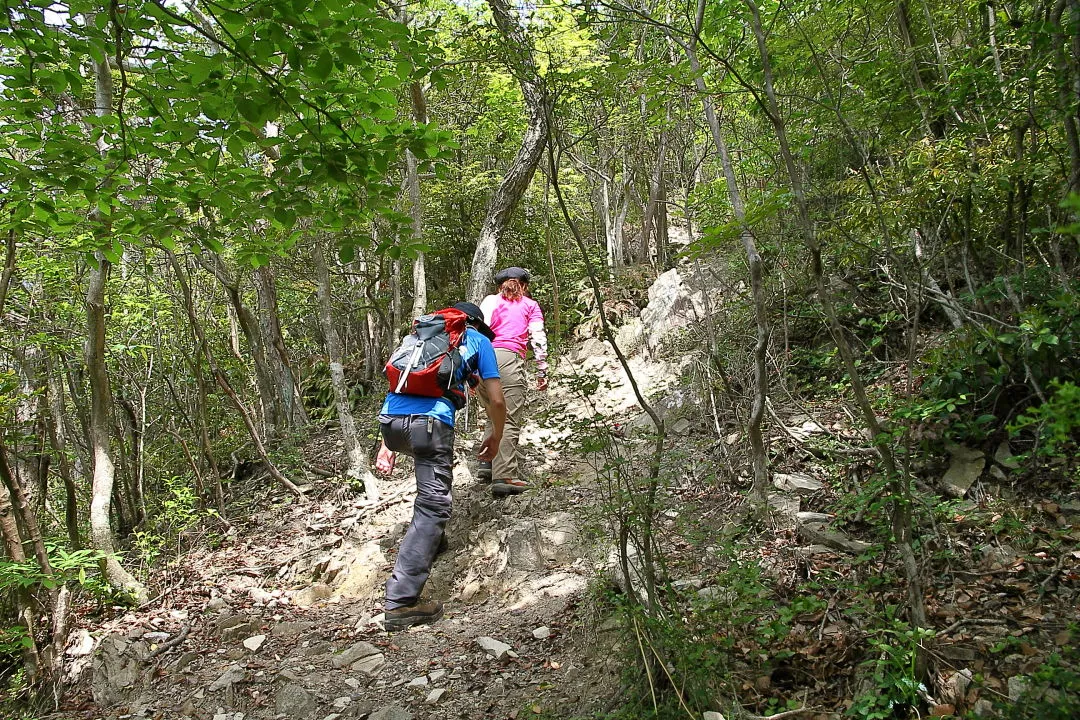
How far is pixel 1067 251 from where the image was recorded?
427cm

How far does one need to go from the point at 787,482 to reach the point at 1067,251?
2547 millimetres

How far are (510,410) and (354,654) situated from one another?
97.7 inches

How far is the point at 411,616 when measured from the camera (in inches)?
179

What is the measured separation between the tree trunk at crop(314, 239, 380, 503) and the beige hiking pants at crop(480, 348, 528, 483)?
5.77 ft

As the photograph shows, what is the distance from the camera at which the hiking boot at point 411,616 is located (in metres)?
4.52

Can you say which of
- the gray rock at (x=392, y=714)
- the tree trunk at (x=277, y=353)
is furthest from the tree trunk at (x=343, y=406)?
the gray rock at (x=392, y=714)

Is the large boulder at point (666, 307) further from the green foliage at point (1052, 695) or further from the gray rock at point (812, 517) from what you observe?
the green foliage at point (1052, 695)

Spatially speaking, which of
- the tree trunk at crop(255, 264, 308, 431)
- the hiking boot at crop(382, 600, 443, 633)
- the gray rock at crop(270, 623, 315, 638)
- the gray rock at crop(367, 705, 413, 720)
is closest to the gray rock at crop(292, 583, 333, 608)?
the gray rock at crop(270, 623, 315, 638)

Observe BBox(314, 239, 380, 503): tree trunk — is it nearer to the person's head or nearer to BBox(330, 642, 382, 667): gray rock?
the person's head

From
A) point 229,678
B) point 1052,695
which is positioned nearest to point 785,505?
point 1052,695

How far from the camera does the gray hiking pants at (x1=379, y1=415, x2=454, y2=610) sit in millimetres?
4617

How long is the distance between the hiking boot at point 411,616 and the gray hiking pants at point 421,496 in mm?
44

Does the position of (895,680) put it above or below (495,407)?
below

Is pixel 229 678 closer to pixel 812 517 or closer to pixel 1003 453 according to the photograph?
pixel 812 517
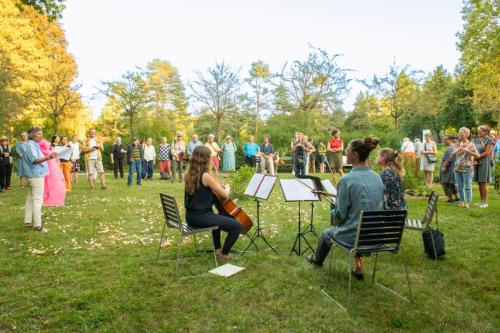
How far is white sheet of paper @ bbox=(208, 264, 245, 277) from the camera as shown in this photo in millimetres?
4648

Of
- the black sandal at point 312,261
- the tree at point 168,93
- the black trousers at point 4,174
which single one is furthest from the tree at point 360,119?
the black sandal at point 312,261

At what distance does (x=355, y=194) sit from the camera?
4141 mm

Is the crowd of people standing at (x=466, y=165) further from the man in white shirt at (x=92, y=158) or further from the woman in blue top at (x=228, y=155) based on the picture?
the man in white shirt at (x=92, y=158)

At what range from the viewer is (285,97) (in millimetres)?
36906

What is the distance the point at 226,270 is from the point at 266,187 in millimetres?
1366

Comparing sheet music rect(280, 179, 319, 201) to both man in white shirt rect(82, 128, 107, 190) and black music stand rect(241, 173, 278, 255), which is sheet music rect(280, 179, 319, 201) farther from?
man in white shirt rect(82, 128, 107, 190)

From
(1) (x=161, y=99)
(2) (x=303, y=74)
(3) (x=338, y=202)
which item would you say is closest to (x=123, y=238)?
(3) (x=338, y=202)

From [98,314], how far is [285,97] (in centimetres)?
3477

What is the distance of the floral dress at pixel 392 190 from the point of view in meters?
4.98

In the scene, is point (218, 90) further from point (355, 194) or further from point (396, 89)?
point (355, 194)

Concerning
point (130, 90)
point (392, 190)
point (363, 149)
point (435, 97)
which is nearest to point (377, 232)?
point (363, 149)

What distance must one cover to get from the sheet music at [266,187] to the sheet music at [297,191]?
211mm

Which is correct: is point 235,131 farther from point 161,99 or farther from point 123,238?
point 123,238

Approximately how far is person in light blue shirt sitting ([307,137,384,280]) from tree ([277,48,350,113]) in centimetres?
3173
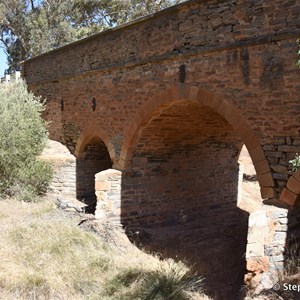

--

Copy out each line of the listing above that contains the word "distance". Treat uppercase and lowercase letters as different.

As the photograph shows, what is the distance from the camera at which the hiking boot at point 411,616 is located (in metres)?
How long is the distance between the hiking boot at point 411,616 and the gray hiking pants at point 421,496 in mm?
At what distance does (x=355, y=194) sit from the camera?
What is the distance the point at 226,270 is from the point at 266,187 in millimetres?
What is the distance of the floral dress at pixel 392 190 from the point of view in meters?
What distance must one cover to get from the sheet music at [266,187] to the sheet music at [297,191]?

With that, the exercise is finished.